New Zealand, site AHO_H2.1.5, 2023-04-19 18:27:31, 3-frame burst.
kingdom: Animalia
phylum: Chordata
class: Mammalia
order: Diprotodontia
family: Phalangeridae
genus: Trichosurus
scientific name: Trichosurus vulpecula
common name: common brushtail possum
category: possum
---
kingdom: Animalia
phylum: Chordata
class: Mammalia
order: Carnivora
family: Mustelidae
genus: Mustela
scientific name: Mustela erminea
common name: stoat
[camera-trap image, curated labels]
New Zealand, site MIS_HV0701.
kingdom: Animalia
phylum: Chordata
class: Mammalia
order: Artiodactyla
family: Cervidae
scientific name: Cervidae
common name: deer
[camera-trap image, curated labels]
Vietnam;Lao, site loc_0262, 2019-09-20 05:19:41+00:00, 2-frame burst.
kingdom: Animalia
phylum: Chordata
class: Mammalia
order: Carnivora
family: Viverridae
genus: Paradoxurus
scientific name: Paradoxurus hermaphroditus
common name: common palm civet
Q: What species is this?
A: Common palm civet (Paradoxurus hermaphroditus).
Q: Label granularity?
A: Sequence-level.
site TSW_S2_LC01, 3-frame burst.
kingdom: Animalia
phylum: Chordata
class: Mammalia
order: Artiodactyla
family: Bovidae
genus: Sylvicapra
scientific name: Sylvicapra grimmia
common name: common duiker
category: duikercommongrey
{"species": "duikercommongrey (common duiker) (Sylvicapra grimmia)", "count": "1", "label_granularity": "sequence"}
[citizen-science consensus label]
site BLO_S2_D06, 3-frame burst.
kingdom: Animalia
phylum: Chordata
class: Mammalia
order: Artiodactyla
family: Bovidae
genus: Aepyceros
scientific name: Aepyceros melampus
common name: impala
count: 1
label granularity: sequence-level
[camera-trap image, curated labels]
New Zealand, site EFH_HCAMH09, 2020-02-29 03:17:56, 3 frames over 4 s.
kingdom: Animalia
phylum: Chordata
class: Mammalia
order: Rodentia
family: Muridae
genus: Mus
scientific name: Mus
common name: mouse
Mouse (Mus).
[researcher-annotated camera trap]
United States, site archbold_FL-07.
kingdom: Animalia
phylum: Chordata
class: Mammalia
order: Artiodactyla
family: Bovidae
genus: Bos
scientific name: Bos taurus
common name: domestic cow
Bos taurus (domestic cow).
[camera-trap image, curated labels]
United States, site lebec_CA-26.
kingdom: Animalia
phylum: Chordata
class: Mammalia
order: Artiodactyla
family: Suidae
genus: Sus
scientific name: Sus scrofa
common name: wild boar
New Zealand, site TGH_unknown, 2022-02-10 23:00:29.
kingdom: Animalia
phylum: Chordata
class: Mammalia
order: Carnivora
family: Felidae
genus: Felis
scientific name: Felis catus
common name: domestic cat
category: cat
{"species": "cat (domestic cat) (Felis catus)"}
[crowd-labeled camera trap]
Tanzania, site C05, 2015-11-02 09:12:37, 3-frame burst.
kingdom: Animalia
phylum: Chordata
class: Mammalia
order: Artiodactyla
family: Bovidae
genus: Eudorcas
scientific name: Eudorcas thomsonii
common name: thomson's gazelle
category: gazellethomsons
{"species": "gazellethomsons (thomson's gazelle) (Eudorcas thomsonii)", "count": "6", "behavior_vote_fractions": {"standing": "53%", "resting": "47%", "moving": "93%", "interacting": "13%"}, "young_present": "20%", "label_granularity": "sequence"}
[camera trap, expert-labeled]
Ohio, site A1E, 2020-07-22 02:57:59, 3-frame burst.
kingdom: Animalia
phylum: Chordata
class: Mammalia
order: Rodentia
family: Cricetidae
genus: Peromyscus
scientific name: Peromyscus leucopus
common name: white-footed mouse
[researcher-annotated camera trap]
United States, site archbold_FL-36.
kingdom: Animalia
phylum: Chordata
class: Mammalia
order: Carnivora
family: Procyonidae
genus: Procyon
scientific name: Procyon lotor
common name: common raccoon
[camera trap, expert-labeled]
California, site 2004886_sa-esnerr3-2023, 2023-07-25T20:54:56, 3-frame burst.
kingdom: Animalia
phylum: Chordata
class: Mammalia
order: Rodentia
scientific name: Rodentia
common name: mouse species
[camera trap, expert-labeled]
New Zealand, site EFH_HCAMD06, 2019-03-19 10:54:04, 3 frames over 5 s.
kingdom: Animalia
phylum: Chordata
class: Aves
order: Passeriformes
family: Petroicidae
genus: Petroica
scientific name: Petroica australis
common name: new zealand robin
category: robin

_Exercise details_
Take from the entries every line that has the string "category".

_Task output_
category: possum
category: duikercommongrey
category: cat
category: gazellethomsons
category: robin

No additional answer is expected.